Quando arriviamo nella camera Mohammed e Sanna non li conosciamo. Siamo venuti a trovare un altro paziente. Mohammed sta nel letto, sdraiato, con un enorme collare su cui appoggia la testa piccola, piena di ricci neri. Guarda il soffitto (non può fare altrimenti), si volta incredulo quando gli domando il nome e da dove venga, come fosse stupito che qualcheduno possa mai interessarsi a lui.

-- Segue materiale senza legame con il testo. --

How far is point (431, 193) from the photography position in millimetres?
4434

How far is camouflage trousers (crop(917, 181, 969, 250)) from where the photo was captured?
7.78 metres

Poi si solleva, si siede sul letto, un po’ storto, con l’ingombro del collare e la mascherina che un po’ tutti, qua dentro, indossano e che ingabbia la faccia, dal mento al naso, lasciando scoperti solo gli occhi. E i suoi sono sfuggenti. Ha mani piccolissime che si stringono l’una nell’altra, incastrandosi tra le ginocchia. Pesa 30 chili, in piedi non fa quasi neanche più ombra. Rimane sempre un po’ in disparte, ascolta, guarda, osserva che pare un animale da caccia, in fuga da un predatore. Se ne sta sul bordo del letto come se non volesse dar fastidio neanche alle lenzuola. A un certo punto afferra un libro dal comodino, l’unico che hanno e arrivato lì chissà come, e inizia a leggere una pagina a caso. Segue col dito lo scorrere delle sillabe, articolando suoni faticosi, spesso sbagliati, un po’ anchilosati sulla lingua. Ma ci prova. E Sanna gli va vicino, segue con lui lo scorrere delle parole, lo aiuta là dove l’altro si incespica ed esita. Insieme, affrontano un’altra difficoltà.
Poi se ne va in bagno, Mohammed. Esce mentre noi stiamo andando al bar a comprare un panino. Agitato, ci chiede se ce ne stiamo già andando, e magari pensa che neanche l’avremmo salutato.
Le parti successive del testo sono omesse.